> [Set tasks]
A: Repeat the stretch from "Over time, some" through "counts is done." in the passage on transparent huge pages below, word for word.
B: Please write the next part of the passage on transparent huge pages in Linux, starting right after its final sentence.

> [Selected passage]
In many other situations, Andrea placed a call to split_huge_page(), a function which breaks a huge page down into its component small pages. Whenever he encountered code that could not cope with a huge page, and that he wasn't able to fix at the time, he put in a split_huge_page() call to simply make the huge page go away. These calls have a clear performance cost, since they undo the work that put the huge page into place to begin with. But they reduced the problem to something more tractable; split_huge_page() can thus be thought of as a crutch similar to the big kernel lock. It is almost never the optimal solution to the problem, but it is a solution that can be made to work now, deferring a hard problem for a later time.
Over time, some of the split_huge_page() calls in the kernel have been replaced with code that can handle huge pages. But they still exist in the page migration code, in the implementation of kernel samepage merging (KSM), in the bad-memory poisoning code, in the implementation of mprotect() and mlock(), and in the swap code, among other places. Some of these cases are unlikely to change; KSM will probably never be able to merge duplicate pages if it cannot split them out of huge pages. Others might seem just as resistant to change; what does it mean to change the protection of, say, half of a huge page with mprotect()? It turns out that this latter case can be optimized, though, as part of a bigger effort to rework and simplify how the management of transparent huge pages and their references counts is done.
PMD- and PTE-level mappings
To understand Kirill's patch set, it is good to remember that huge pages are represented in the kernel as compound pages. Readers who are unfamiliar with how compound pages work may want to take a look at this article for some basic background and terminology.
Kirill's ultimate goal is to enable the use of transparent huge pages with the page cache. Currently, only anonymous pages can be replaced with huge pages, limiting their use to only a fraction of total memory. That is an ambitious goal, and the current patch set does not even try to approach it. Instead, Kirill has worked to simplify the management of transparent huge pages and make them more flexible.
In particular, he has eliminated the hard separation between normal and huge pages in the system. In current kernels, a specific 4KB page can be treated as an individual page, or it can be part of a huge page, but not both. If a huge page must be split into individual pages, it is split completely for all users, the compound page structure is torn down, and the huge page no longer exists. The fundamental change in Kirill's patch set is to allow a huge page to be split in one process's address space, while remaining a huge page in any other address space where it is found.
Time for a quick reminder of how page tables are structured on Linux systems; this diagram was taken from this 2005 LWN article on the subject:
A huge page is represented in a process's page table with a single entry at the page middle directory (PMD) level. Individual pages, instead, have entries at the bottom page-table entry (PTE) level, as shown in the diagram. But there is nothing that says that the same memory must be mapped in the same way in all processes; it is perfectly legitimate for one process to see a 2MB range as a single huge page while another has it mapped as 512 individual PTEs. If this type of different mapping were supported, one process could call mprotect() to change the protections on a portion of a huge page (causing the mapping to be split in that process's address space) while not disturbing the huge page mapping in other processes, which are not affected by the protection change.
In other words, if split_huge_page() could be replaced by a new function, call it split_huge_pmd(), that would only split up a single process's mapping of a huge page, code needing to deal with individual pages could often be accommodated while preserving the benefits of the huge page for other processes. But, as noted above, the kernel currently does not support different mappings of huge pages; all processes must map the memory in the same way. This restriction comes down to how various parameters — reference counts in particular — are represented in huge pages.

> [Dataset extract]
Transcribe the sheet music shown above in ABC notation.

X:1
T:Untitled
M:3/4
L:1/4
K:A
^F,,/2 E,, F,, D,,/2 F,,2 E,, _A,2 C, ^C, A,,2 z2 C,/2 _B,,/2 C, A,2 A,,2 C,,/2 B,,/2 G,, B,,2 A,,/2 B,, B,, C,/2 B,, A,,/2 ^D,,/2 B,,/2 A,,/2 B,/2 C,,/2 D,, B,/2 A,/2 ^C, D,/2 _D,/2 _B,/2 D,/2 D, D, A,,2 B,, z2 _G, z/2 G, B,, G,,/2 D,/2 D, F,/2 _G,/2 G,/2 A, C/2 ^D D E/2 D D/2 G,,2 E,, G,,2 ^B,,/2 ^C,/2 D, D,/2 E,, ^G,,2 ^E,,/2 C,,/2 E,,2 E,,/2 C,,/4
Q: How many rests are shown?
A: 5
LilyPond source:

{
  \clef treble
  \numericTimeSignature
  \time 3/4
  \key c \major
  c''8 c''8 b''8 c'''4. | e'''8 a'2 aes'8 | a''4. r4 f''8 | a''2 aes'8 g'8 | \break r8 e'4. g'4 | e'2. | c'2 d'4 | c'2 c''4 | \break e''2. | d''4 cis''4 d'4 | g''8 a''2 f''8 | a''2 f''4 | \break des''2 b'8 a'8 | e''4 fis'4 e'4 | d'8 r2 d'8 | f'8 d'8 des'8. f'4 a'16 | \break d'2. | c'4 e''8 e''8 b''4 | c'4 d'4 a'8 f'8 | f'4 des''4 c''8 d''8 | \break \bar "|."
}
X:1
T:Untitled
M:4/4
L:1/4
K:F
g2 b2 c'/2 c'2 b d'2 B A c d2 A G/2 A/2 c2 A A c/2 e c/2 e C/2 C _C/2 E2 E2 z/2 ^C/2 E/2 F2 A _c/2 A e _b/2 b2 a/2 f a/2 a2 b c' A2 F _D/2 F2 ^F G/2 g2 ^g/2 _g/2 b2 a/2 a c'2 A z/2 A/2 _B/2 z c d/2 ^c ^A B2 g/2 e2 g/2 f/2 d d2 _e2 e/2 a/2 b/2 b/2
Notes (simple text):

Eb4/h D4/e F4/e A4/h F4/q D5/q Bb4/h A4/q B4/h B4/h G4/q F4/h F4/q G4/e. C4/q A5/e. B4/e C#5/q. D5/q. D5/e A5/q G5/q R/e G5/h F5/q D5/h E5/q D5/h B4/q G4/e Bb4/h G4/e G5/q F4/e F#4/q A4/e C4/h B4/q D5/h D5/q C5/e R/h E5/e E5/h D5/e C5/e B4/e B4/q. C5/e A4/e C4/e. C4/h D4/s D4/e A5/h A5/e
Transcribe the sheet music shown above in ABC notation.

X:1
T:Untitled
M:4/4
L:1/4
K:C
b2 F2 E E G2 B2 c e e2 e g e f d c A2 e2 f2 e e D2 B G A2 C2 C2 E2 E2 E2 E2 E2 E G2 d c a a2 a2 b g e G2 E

> [Outputs by task]
A:
Over time, some of the split_huge_page() calls in the kernel have been replaced with code that can handle huge pages. But they still exist in the page migration code, in the implementation of kernel samepage merging (KSM), in the bad-memory poisoning code, in the implementation of mprotect() and mlock(), and in the swap code, among other places. Some of these cases are unlikely to change; KSM will probably never be able to merge duplicate pages if it cannot split them out of huge pages. Others might seem just as resistant to change; what does it mean to change the protection of, say, half of a huge page with mprotect()? It turns out that this latter case can be optimized, though, as part of a bigger effort to rework and simplify how the management of transparent huge pages and their references counts is done.

B:
Huge-page reference counting
A reference count tracks the number of users an object (such as a page in memory) has, allowing the kernel to determine when the object is free and can be deleted. There are actually two types of reference counts for a normal page. The first, stored in the _count field of struct page, is the total number of references held to the page. The second, kept in _mapcount, is the number of page table entries referring to this page. A page-table mapping is a reference, so every such reference counted in _mapcount is also tracked in _count; the latter should thus always be greater than or equal to the former. Situations where _count can exceed _mapcount include pages mapped for DMA and pages mapped into the kernel's address space with a function like get_user_pages(). Locking a page into memory with mlock() will also increase _count. The relative value of these two counters is important; if _count equals _mapcount, the page can be reclaimed by locating and removing all of the page table entries. But if _count is greater than _mapcount, the page is "pinned" and cannot be reclaimed until the extra references are removed.
The reference count rules change with compound pages, though. In that case, the value of _count is held at zero for all tail pages to avoid confusing other parts of the memory management code. Reference counts are, as a rule, tracked in the head page for the compound page as a whole, but it is still necessary to track references on individual (small) pages within the compound page. Imagine a situation where part of such a page is used for an I/O operation, for example. The trick that is used is to keep that reference in _mapcount instead and to have the various helper functions that access reference counts pick the right field depending on whether a given page is a tail page or not.
This trick works because huge pages are mapped and unmapped as a unit, so there is no need to track the mapping of tail pages separately. If, however, one wants to allow the mapping of individual pages within a huge page, things fall apart, because it will become necessary to track the mappings to those individual pages. So this trick must go; it must be replaced by a scheme that can track both the mappings to the huge page as a whole and the individual pages that make up that huge page.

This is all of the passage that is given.